Svitlana Bobrysheva’s home in Ukraine’s second-largest city “continues to break,” she told NBC News this week, a result of Russian attacks that have left her country battered and in need of billions of dollars to rebuild.
International leaders and officials, including Secretary of State Antony Blinken, met in London on Wednesday to pledge new nonmilitary aid and to urge private sector companies to help meet a reconstruction price tag the World Bank has estimated at more than $400 billion.
For Bobrysheva — whose building is so damaged that she, her husband and one of their children take turns sleeping in a tent outside — the help can’t come soon enough.
She said she’s received no answer from local officials about when her home will be assessed or repaired, as Kharkiv struggles to rebuild months after Russian forces were driven out.
While Ukraine’s military pushes for more success on the battlefield, the vast scale of the effort and funding needed to ensure a post-war recovery is coming into view — through the boarded-up windows of Bobrysheva’s home and across the war-ravaged country
Kharkiv, just 18 miles from the Russian border, was relentlessly shelled in the first days of the war. The city’s northeastern district of Saltivka, where the Bobryshevas live, took the brunt of the destruction.

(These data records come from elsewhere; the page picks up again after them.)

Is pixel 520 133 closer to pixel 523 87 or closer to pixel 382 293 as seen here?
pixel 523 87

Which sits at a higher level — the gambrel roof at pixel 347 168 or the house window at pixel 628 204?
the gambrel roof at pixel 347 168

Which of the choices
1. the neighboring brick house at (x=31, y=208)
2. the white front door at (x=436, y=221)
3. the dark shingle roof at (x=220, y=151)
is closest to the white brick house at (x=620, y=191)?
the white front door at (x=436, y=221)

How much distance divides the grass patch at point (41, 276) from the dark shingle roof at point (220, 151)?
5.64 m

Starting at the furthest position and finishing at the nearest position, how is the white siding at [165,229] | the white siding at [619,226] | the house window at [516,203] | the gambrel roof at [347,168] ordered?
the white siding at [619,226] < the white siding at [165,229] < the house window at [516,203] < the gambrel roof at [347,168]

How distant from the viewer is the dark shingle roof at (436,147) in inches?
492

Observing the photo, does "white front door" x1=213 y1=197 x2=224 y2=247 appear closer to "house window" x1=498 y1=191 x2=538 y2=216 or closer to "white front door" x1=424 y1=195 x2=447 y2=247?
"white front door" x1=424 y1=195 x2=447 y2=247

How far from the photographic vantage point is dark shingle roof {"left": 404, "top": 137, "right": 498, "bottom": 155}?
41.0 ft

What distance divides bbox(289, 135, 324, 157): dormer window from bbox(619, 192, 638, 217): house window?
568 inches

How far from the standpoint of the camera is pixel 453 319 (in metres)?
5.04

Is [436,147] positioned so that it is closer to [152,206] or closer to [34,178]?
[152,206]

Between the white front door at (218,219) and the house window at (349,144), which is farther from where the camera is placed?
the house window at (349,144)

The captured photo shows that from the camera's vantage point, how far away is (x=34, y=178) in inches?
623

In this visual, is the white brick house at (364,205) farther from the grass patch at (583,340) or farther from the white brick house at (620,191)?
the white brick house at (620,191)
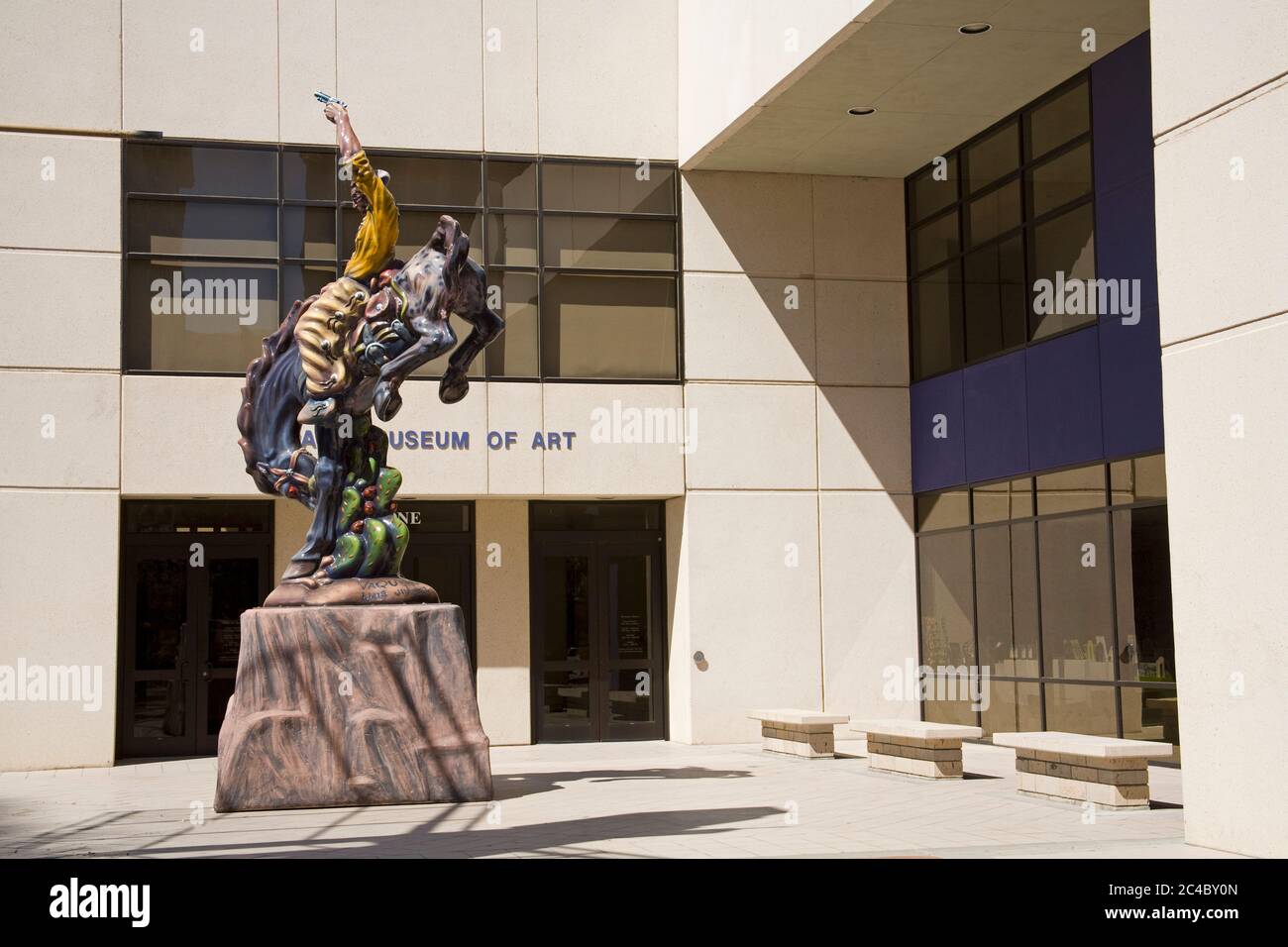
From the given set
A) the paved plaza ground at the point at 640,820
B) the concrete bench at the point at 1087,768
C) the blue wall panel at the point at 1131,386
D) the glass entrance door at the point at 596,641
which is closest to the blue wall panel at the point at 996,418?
the blue wall panel at the point at 1131,386

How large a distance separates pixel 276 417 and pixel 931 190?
10.9 meters

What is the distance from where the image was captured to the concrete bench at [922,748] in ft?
48.5

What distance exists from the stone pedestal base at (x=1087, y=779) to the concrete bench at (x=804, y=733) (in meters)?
4.22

Nearly every building in the district is damaged to some degree — some completely condemned to demolition, others with a mix of abandoned and lived-in apartments.
The city and its surrounding area was liberated by the Ukrainian army in a surprise counteroffensive last fall, revealing the level of destruction and just how much work is needed.

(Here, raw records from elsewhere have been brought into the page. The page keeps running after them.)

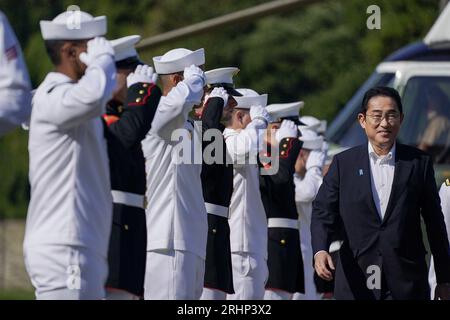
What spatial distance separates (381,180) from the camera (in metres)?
8.76

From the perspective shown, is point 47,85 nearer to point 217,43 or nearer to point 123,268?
point 123,268

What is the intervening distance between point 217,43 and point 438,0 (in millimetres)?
9758

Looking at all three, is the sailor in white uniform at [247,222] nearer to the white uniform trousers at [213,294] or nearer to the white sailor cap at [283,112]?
the white uniform trousers at [213,294]

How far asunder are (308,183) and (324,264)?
4.48 m

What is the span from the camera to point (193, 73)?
899 cm

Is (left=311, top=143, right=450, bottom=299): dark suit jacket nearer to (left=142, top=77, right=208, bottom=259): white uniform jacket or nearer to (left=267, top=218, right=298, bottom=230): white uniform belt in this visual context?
(left=142, top=77, right=208, bottom=259): white uniform jacket

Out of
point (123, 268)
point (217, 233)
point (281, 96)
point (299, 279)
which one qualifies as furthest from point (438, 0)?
point (123, 268)

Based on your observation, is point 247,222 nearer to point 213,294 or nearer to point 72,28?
point 213,294

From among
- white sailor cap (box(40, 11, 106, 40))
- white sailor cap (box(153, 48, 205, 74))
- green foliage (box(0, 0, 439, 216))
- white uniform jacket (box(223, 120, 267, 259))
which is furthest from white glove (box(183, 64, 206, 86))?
green foliage (box(0, 0, 439, 216))

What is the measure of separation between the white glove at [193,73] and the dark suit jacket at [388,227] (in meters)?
0.95

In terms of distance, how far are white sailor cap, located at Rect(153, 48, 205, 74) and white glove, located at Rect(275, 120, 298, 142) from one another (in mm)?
2116

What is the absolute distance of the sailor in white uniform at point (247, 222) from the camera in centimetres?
1081

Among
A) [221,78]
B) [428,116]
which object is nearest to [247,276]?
[221,78]

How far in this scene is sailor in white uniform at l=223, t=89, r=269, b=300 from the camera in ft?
35.5
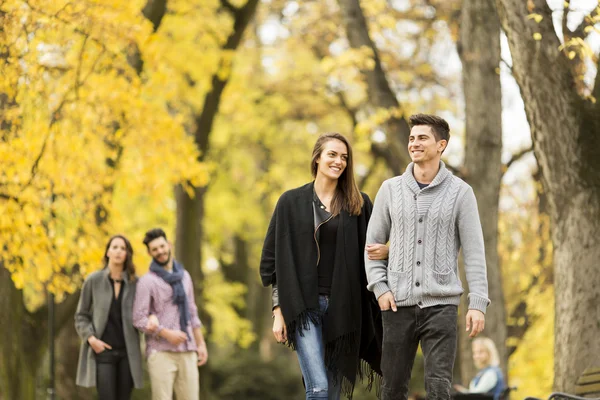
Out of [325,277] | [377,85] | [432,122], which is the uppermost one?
[377,85]

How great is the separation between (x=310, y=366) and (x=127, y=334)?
4.04 metres

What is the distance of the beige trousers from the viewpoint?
10.0m

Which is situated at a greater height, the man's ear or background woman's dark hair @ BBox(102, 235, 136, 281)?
the man's ear

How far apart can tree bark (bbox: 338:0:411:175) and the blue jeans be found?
8533 millimetres

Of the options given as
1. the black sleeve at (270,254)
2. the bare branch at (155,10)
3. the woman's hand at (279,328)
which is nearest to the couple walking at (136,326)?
the black sleeve at (270,254)

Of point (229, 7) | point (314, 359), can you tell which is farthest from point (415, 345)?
point (229, 7)

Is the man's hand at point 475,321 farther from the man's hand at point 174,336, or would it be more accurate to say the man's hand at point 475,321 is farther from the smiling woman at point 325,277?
the man's hand at point 174,336

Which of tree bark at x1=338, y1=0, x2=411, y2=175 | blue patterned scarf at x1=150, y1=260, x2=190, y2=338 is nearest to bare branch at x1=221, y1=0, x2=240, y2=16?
tree bark at x1=338, y1=0, x2=411, y2=175

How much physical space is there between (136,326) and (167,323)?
0.33 m

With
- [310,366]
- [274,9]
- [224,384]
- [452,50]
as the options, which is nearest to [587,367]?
[310,366]

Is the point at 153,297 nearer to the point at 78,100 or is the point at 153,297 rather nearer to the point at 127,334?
the point at 127,334

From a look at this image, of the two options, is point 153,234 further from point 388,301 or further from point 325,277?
point 388,301

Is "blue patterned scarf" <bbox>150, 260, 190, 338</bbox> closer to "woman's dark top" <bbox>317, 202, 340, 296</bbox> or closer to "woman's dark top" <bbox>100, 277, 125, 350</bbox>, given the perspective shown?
"woman's dark top" <bbox>100, 277, 125, 350</bbox>

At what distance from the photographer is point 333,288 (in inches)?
257
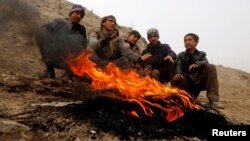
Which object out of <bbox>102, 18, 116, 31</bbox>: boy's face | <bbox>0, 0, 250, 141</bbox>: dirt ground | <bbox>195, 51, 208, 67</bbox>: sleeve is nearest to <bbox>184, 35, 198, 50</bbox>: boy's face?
<bbox>195, 51, 208, 67</bbox>: sleeve

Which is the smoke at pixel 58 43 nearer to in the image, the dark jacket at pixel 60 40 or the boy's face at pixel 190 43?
the dark jacket at pixel 60 40

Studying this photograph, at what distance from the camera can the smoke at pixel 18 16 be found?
9242 millimetres

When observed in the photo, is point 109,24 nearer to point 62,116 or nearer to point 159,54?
point 159,54

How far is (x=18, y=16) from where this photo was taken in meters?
9.45

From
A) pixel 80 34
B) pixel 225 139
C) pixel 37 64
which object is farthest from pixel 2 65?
pixel 225 139

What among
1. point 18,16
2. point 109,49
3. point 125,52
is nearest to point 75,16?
point 109,49

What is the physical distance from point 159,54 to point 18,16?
4137 millimetres

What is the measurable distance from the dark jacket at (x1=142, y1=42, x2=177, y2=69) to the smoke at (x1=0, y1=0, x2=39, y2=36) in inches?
129

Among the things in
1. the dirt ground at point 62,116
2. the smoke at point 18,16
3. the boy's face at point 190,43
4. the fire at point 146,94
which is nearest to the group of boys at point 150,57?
the boy's face at point 190,43

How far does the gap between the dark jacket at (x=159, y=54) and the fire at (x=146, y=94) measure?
229cm

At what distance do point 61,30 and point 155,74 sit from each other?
264cm

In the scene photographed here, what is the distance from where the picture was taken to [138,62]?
27.5ft

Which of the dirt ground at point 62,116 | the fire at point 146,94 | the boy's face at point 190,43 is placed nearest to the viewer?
the dirt ground at point 62,116

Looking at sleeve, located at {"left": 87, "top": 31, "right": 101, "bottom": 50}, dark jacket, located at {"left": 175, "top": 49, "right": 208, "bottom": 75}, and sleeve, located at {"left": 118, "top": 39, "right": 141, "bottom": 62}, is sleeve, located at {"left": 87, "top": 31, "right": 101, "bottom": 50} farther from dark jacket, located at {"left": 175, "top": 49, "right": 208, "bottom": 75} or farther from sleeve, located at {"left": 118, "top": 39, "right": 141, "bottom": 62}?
dark jacket, located at {"left": 175, "top": 49, "right": 208, "bottom": 75}
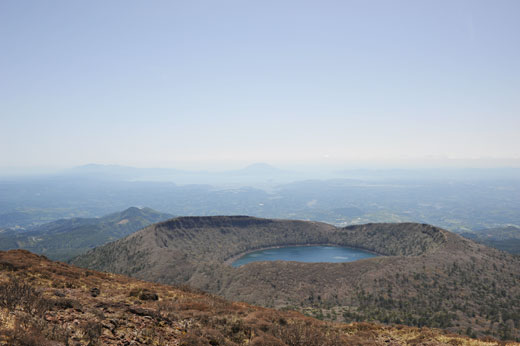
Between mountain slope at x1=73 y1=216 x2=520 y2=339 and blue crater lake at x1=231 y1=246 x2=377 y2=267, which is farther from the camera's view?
blue crater lake at x1=231 y1=246 x2=377 y2=267

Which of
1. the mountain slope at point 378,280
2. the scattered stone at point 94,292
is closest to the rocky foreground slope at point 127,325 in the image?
the scattered stone at point 94,292

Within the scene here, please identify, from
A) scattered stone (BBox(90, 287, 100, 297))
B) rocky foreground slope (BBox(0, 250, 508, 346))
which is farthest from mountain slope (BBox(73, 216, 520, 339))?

For nearly 16 months now Russia has pummeled Ukrainian cities, villages, transportation hubs and energy infrastructure with waves of missiles and drones. Many have been forced to flee elsewhere in the country or beyond, often after their homes were reduced to rubble.
Earlier this year, the World Bank assessed that the cost of reconstruction and recovery in Ukraine at $411 billion, a figure that’s likely to keep rising as the war drags on.
According to Ukraine’s own estimates, the country’s gross domestic product (GDP) fell by nearly a third in 2022. This has forced Kyiv to rely on its Western allies, including the U.S., for billions of dollars in military and humanitarian aid to keep the country running.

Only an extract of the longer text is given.